# I'm so confused...



## Mommybean (Jan 22, 2009)

My husband and I have been together almost 5 years now. I posted in the infidelity section about his affairs from 2 years ago,and how hard it is for me to trust him. I'm trying though, but I am aware I need to just let that go and move on.
He informed me yesterday...well, I had to pull it out of him, that he is very unhappy and needs things to change, or he needs to leave or something. Our roles are quite reversed..he is the stay at home parent to our two sons, ages 3 1/2 and 18 months. He also has a route early in the morning so that he can be home when I have to go to work. Consequesntly, our schedules are horrible. He has to be up by 2am in order to do his route, get home and get a few more hours sleep before I have to leave for work at 9. The earliest I can get home is 6, its later if I have to stop for anything (we have one vehicle, which complicates matters even more). 
He says he feels like he has no time to figure out who he is, has lost his passion for most everything (including us) and is at his wits end. Of course, he has not told me about any of this until, like I said,I drug it out of him. He says he does not feel like the man anymore, but yet refuses to take control of situations. I never wanted to be the one IN control of the relationship, but its the way the roles have worked out, and he rarely expresses his feelings to me...he just dumps the "i'm miseralbe and want to leave" on me. 
I work FT because I have a degree and he does not; therefore I can pull in more $$ right now, AND my job is paying for my Master's Degree, which is our ticket out of the state we are living in, which neither of us want to raise our children in. We MUTUALLY do not want our boys in daycare, and he DOES love the time he gets with them. He is an amazing Dad. When I come home at night, I don't even get a chance to sit down and relax for 5 minutes...I hit the ground running, whether it be cooking, cleaning, taking care of the boys (sometimes all three) and I do not stop until I go to bed. Between having to wake him up to go to work and the boys I have not had a solid nights sleep in YEARS, but I do it, because I know one day it will not be like this, and I know there is a goal behind all the chaos. We don't live near any family, and only have a couple of friends whom we trust to look after our children, so we also get ZERO time as a couple. 
I'm trying to be supportive, I told him to feel free to take all the time away from the house he needs...find a hobby, get back into painting, go for a drive...whatever. That I understand he is feeling unfulfilled and misses the spontaniety life used to have. I even told him to go to the concert we were planning on going to together next week with our friend instead and have a "guys night", even though I was SO looking forward to it because its my favorite band, and I have not been to a concert in FIVE years now, and it was my absolute favorite thing to do when we lived back home. So much for our Valentines Day date, but I feel like he needs the time away. 
He SAYS its not all about him, that my needs should be met too, but honestly, there is no room to work on them both at the same time. I NEED to know I can count on my partner, and I NEED to feel love and affection from him, and I know that I will get neither until he gets the part of himself back that he feels is missing. I know there is not another woman involved in this, so that is not my concern. I guess my concern is, what am I doing wrong or what could I be doing differently? ( I should also say that he does have a history of depresssion, and I think that might be contributing to this, plus an utter hatred of the cabin fever the winter has brought here)


----------



## MrsVain (Feb 1, 2009)

i dont think you are doing anything wrong. you are bravely sacrificing your happiness for those of your family. he might be depressed but that is no excuse to take it out on you. maybe you just need to remind him, like you said, there is a goal to end all the chaos. he is wallowing in self pity and how selfish of him to do so. you both are busting azz to make it work. The only advise i have, is make him take some time out of the house. i work part time 2 days a week, and stay at home 4 days a week. i enjoy the time away from my family although they are the light of my life. everyone needs to get away in order to appreciate what they have. 
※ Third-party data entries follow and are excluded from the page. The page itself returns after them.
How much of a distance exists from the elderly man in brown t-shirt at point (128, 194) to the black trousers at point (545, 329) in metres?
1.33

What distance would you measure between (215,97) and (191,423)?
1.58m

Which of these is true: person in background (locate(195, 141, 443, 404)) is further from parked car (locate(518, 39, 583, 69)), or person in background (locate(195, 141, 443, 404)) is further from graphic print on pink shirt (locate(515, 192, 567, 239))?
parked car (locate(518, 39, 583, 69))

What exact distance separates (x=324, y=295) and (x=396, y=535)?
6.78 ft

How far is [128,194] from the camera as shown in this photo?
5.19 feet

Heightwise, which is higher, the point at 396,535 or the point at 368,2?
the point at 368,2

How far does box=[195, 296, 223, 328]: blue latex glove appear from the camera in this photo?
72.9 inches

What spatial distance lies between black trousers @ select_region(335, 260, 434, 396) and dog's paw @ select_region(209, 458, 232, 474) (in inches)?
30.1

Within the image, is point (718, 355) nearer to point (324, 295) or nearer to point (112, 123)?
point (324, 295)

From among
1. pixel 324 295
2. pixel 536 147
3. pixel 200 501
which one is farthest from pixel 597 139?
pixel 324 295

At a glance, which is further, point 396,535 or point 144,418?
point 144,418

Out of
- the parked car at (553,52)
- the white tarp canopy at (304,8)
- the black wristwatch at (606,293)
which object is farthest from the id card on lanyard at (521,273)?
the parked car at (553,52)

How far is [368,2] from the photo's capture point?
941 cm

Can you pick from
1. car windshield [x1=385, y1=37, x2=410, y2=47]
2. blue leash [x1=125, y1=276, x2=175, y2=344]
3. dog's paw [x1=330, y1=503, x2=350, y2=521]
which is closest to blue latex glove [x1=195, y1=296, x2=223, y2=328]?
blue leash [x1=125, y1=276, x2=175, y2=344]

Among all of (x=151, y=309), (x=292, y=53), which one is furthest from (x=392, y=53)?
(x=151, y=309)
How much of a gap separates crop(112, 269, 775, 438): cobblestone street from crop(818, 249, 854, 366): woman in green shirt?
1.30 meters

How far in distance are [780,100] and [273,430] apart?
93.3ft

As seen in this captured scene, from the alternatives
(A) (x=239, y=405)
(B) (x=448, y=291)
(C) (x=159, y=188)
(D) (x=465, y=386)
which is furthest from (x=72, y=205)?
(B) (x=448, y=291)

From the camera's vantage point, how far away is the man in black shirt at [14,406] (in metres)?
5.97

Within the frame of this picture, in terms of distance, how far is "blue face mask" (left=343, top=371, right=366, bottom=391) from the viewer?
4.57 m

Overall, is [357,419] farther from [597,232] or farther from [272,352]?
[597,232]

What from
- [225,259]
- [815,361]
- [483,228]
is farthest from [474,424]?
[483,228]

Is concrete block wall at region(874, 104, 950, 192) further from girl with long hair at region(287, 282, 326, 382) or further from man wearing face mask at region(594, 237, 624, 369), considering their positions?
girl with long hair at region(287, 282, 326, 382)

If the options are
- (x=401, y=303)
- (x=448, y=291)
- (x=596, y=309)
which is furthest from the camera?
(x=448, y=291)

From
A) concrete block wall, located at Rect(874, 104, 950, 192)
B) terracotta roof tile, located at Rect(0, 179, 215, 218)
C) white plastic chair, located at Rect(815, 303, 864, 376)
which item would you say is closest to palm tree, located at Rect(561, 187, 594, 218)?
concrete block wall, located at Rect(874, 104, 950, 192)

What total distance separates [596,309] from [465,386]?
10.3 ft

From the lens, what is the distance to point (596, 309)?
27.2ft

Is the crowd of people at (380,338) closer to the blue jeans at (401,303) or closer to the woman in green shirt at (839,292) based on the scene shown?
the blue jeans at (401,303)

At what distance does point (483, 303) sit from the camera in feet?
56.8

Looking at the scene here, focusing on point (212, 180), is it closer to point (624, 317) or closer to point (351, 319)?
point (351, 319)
a second note to say you have done more then your share and should be appaulded for your work, in the house and out of it. We do what needs to be done, and then the men in our live complain that we dont "met" their needs? Well, if they "met" our needs in the first place we wouldnt have to be the one in charge. I hate that crap, the i am always a victim mentality. I am not happy so i want to leave. oh that makes sense, lets not try to get out of the house and play raquetball, or have a boys night out, lets not make some changes that will help improve what we are feeling. It is lets just dump this on the woman and she can fix it, she fixes everything already. or i will just leave. 
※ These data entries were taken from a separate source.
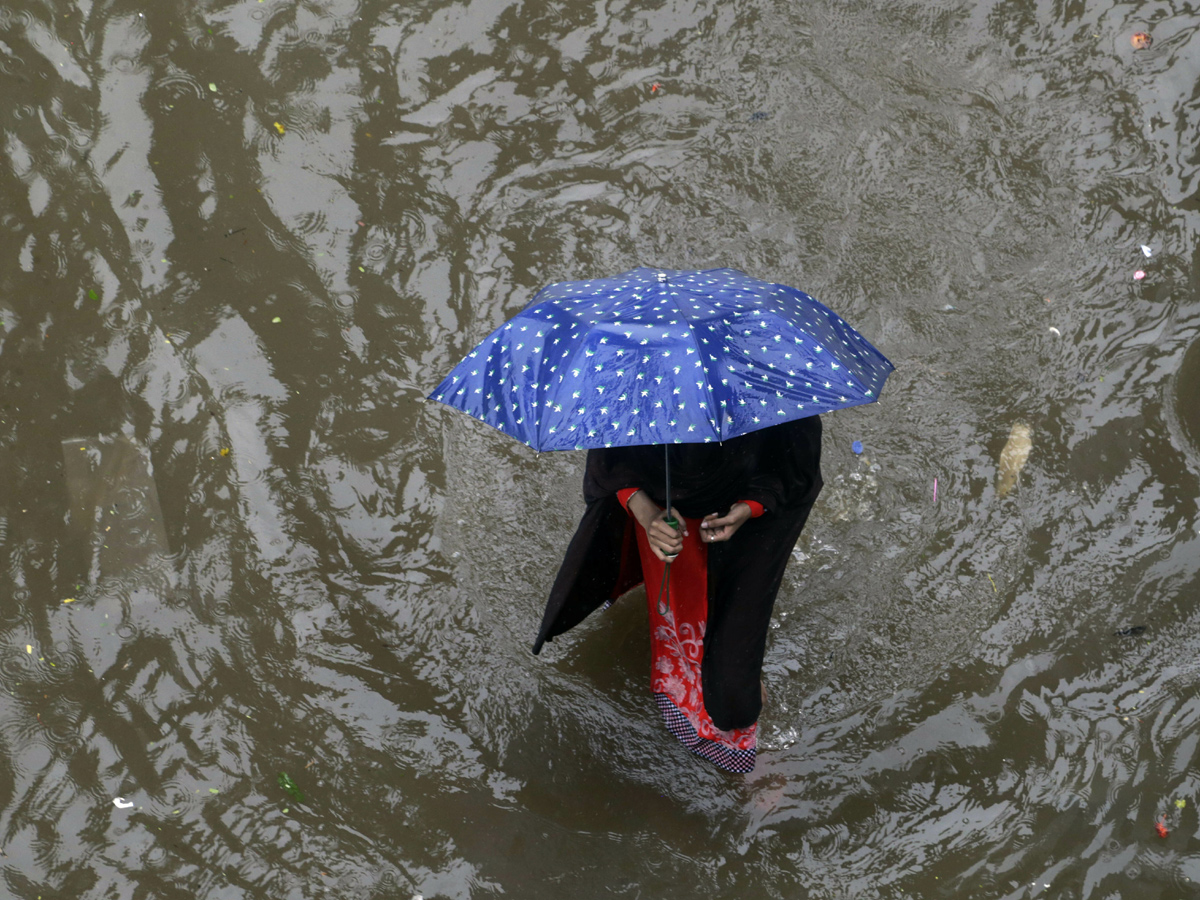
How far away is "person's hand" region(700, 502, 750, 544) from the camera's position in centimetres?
301

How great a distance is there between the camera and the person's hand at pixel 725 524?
301 centimetres

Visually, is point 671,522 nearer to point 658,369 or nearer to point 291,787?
point 658,369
i think you need to do some more talking about this. put it all on the table. in one way you are blessed that he is a good day, but he needs to help you more with other responsiblities before you burn out.
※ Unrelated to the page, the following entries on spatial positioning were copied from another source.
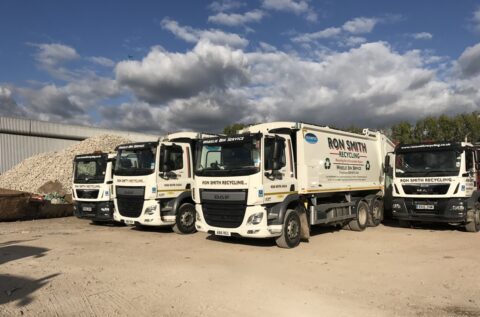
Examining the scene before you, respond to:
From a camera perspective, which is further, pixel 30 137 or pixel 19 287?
pixel 30 137

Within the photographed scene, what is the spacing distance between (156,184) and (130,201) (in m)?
1.06

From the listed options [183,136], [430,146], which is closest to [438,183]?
[430,146]

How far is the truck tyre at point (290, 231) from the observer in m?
9.84

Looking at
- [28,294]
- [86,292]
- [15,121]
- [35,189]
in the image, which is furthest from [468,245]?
[15,121]

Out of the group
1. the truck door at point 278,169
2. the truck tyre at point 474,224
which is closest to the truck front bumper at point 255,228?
the truck door at point 278,169

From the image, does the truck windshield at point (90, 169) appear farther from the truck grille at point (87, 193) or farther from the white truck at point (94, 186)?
the truck grille at point (87, 193)

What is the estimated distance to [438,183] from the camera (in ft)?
40.9

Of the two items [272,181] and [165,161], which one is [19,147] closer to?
[165,161]

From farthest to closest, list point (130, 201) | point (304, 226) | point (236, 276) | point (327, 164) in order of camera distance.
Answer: point (130, 201), point (327, 164), point (304, 226), point (236, 276)

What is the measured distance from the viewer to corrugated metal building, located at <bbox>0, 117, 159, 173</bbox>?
2902 cm

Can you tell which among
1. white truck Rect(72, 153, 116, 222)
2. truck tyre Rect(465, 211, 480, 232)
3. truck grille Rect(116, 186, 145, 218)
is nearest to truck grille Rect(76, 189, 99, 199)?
white truck Rect(72, 153, 116, 222)

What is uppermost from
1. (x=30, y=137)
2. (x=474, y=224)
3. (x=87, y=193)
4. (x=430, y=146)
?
(x=30, y=137)

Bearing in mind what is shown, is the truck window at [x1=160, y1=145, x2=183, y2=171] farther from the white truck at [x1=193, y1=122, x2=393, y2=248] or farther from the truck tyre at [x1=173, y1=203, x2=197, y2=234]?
the white truck at [x1=193, y1=122, x2=393, y2=248]

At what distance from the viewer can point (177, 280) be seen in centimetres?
712
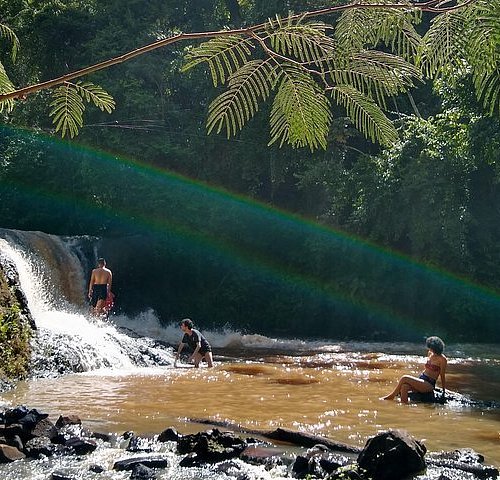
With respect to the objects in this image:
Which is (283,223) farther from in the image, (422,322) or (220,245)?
(422,322)

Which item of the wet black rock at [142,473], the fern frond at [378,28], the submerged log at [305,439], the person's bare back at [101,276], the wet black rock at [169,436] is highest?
the fern frond at [378,28]

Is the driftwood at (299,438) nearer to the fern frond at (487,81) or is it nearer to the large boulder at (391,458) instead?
the large boulder at (391,458)

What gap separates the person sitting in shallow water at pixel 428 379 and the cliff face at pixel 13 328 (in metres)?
5.79

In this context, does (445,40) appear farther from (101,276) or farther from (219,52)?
(101,276)

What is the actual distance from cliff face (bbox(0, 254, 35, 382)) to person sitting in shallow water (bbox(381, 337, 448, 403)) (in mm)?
5794

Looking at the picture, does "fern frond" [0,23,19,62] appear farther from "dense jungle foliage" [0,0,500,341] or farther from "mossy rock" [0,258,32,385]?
"dense jungle foliage" [0,0,500,341]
good job for you!! and keep your head up. {giving a hug}


----------



## MrsVain (Feb 1, 2009)

how you doing lately?


----------



## Mommybean (Jan 22, 2009)

Things are actually looking up around here, thanks for asking! Not to say that things are perfect, but I am learning to let him get out a bit more...and he is being more considerate about it. Last night, for example, he said he was going to run over to his brothers but he would make a point of making it quick...and he stuck to it! It felt great for him to not only make a promise but acknowledge that it was a PRIOROTY to keep it, and then honor that promise. 
We are going on an actual date this weekend also...I can't wait. They are few and far between because we have (maybe) 3 people we trust with our kids, and with our schedules, there is little down time as it is. I know he loves me,and I know he does not want to leave; when he speaks of that, it stems from frustration on his end, but he needs to learn to quit saying it to get a reaction also. 
I keep catching glimpses of MY husband...so, I know he is still alive and kicking in there...and that gives me hope, and strength.


----------



## div2wice (Sep 18, 2008)

He is clearly depressed. The thing is, men think these feelings will just vanish if they change things, it doesn't work that way. Men are usually too prideful to go to the doctor and tell them they feel this way and need help, and it often gets worse.
I admire you for the way you're handling it, its hard. My husband is BiPolar and fights with depression on a regular basis, I know how hard it is.
Separating may be a good idea, also some type of invention is necessary. Maybe contacting someone you know who can get him to the doctor? Once the depression is controlled, then I strongly suggest marital counceling for you both -- that's what got us through.


----------



## MarkTwain (Aug 1, 2008)

Mommybean-

Your sleep schedules are awful. That alone will wear people down. Do you have a good sex life?


----------